Hash Tags for Cluster Compatibility
Redis Cluster supports hash tags: if a key contains {...}, only the substring inside braces determines the slot. This forces keys to the same slot:
// Without hash tags — may land on different slots (ERROR in Lua)
const key1 = `rl:user:123:tokens`;
const key2 = `rl:user:123:metadata`;
// With hash tags — guaranteed same slot
const key1 = `{user:123}:rl:tokens`;
const key2 = `{user:123}:rl:metadata`;-- cluster_token_bucket.lua — uses hash tags
-- All KEYS must use {identifier} hash tag
local tokens_key = KEYS[1] -- "{user:123}:tokens"
local meta_key = KEYS[2] -- "{user:123}:meta"
-- Now safe in Redis Cluster: both keys hash to same slotThe Replication Race: WAIT Command
Redis replication is asynchronous. After a write to primary:
Primary ──write──> Replica A (async, ~1ms lag)
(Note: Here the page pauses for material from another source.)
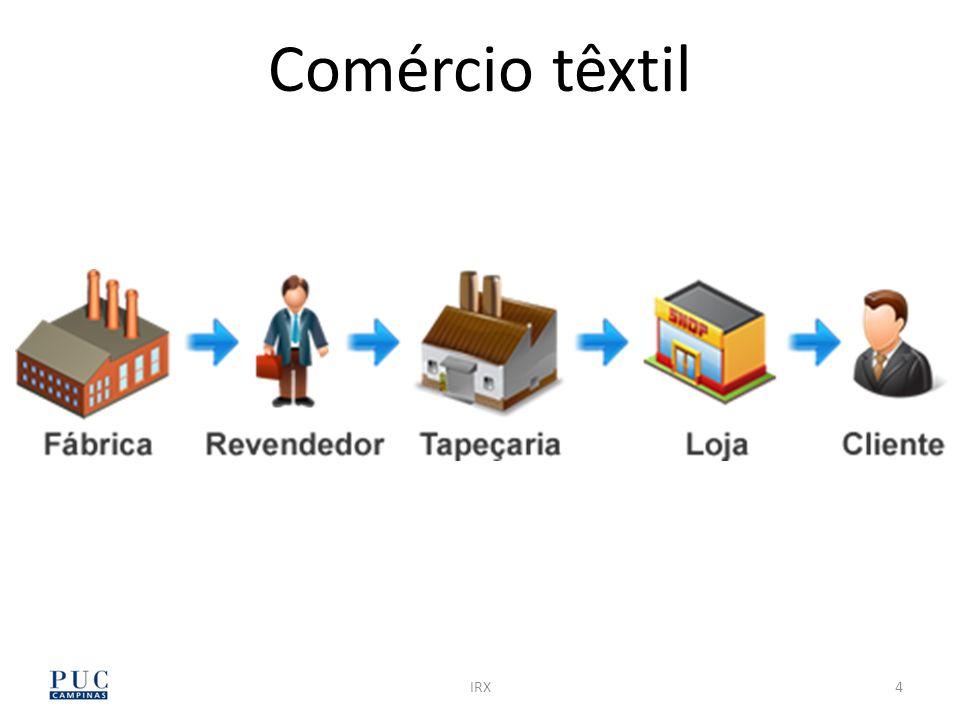 4IRX Comércio têxtil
> Replica B (async, ~2ms lag)If primary fails before replicas receive the write, a promoted replica serves stale reads. For rate limiting, this means a user could exceed their limit if:
- Request increments counter on primary
- Primary fails before replicating
- New primary (old replica) shows count as if increment never happened
- Same user makes another request, which now appears to be within limit
Mitigation using WAIT:
// After incrementing, wait for at least 1 replica to confirm
async function incrementWithReplication(
redis: Redis,
key: string,
windowSeconds: number
): Promise<void> {
await redis.incr(key);
await redis.expire(key, windowSeconds);
// Wait for 1 replica, timeout 50ms
// Returns number of replicas that acknowledged
const replicated = await redis.wait(1, 50);
if (replicated === 0) {
// Log warning: replication lag detected
console.warn('Rate limit write not replicated to any replica');
}
}WARNING
WAIT increases latency by the replication lag (typically 1–5ms). Use only when the cost of overrun is high (e.g., billing systems).
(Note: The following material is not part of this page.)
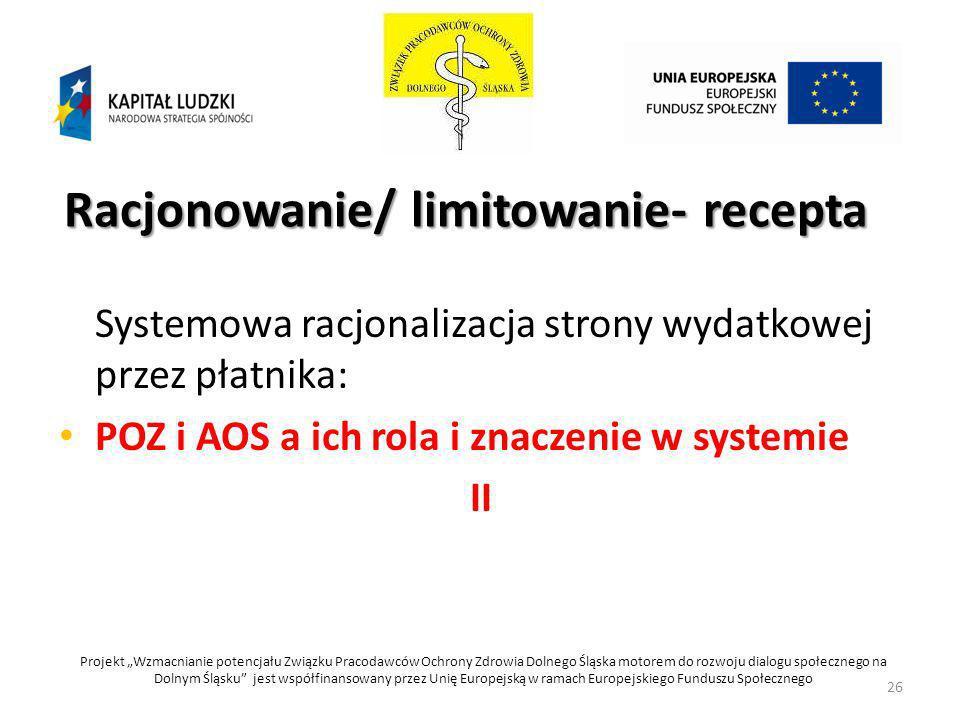 Racjonowanie/ limitowanie- recepta Systemowa racjonalizacja strony wydatkowej przez płatnika: POZ i AOS a ich rola i znaczenie w systemie II Projekt W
Redlock for Critical Rate Limiting
For scenarios where even single-counter races are unacceptable (financial APIs, SMS sending), use the Redlock algorithm to acquire a distributed lock before modifying the counter.
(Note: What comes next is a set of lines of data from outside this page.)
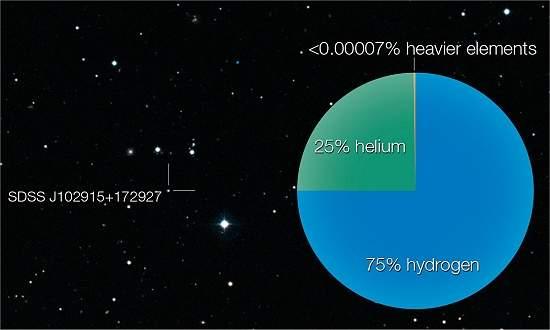 Astrônomos encontram estrela que não deveria existir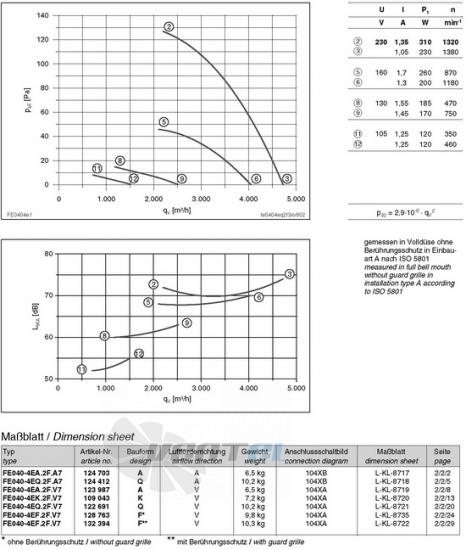 вентиляторы FE040-4EQ.2F.A7 характеристики, схемы, производителньость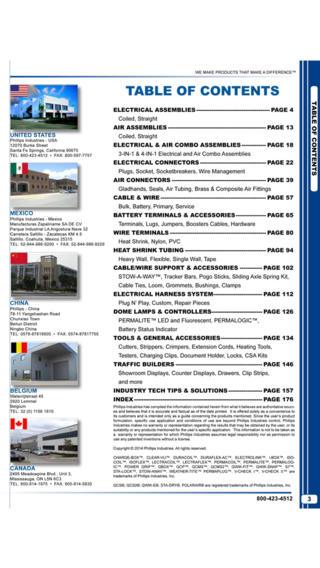 Phillips Industries  Catalog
import Redlock from 'redlock';
import Redis from 'ioredis';
const redis1 = new Redis({ host: 'redis-1' });
const redis2 = new Redis({ host: 'redis-2' });
const redis3 = new Redis({ host: 'redis-3' });
const redlock = new Redlock([redis1, redis2, redis3], {
driftFactor: 0.01, // clock drift compensation
retryCount: 3,
retryDelay: 200, // ms between retries
retryJitter: 100, // random jitter to prevent thundering herd
});
async function criticalRateLimit(
userId: string,
limit: number,
windowSeconds: number
): Promise<boolean> {
const lockKey = `lock:rl:${userId}`;
const counterKey = `rl:${userId}`;
let lock;
try {
// Acquire distributed lock with 5s TTL
lock = await redlock.acquire([lockKey], 5000);
const count = await redis1.get(counterKey);
const current = count ? parseInt(count, 10) : 0;
if (current >= limit) {
return false;
}
if (current === 0) {
await redis1.set(counterKey, 1, 'EX', windowSeconds);
} else {
await redis1.incr(counterKey);
}
return true;
} finally {
if (lock) {
await lock.release();
}
}
}WARNING
Redlock adds 5–20ms latency per request due to multi-node coordination. Only use for genuinely critical operations. For most APIs, atomic Lua on a single Redis node is sufficient.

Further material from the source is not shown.